◆ Collected data:
^^^^^^^^^^^^^^^^

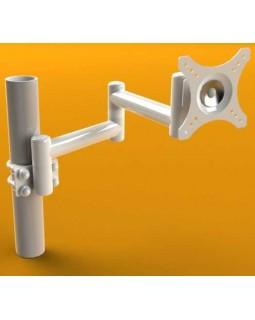 DS-2-30-180 - кронштейн для стоматологической установки, длина 450 мм, провода снаружи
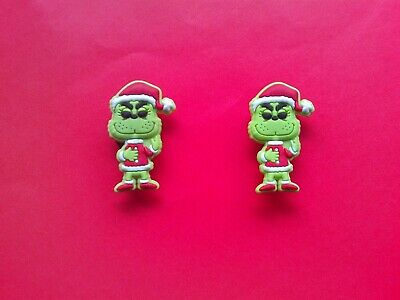 2 The Grinch jibbitz crocs shoe charms wrist hair loom bands cake toppers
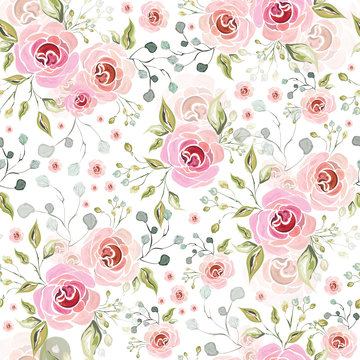 Pink rose flowers decorative florist seamless pattern background.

^^^^^^^^^^^^^^^^

◆ Work required: Nothing but the pictures is to be left out; the rest of the listing should be copied exactly.

◆ Solution:
 DS-2-30-180 - кронштейн для стоматологической установки, длина 450 мм, провода снаружи
 2 The Grinch jibbitz crocs shoe charms wrist hair loom bands cake toppers
 Pink rose flowers decorative florist seamless pattern background.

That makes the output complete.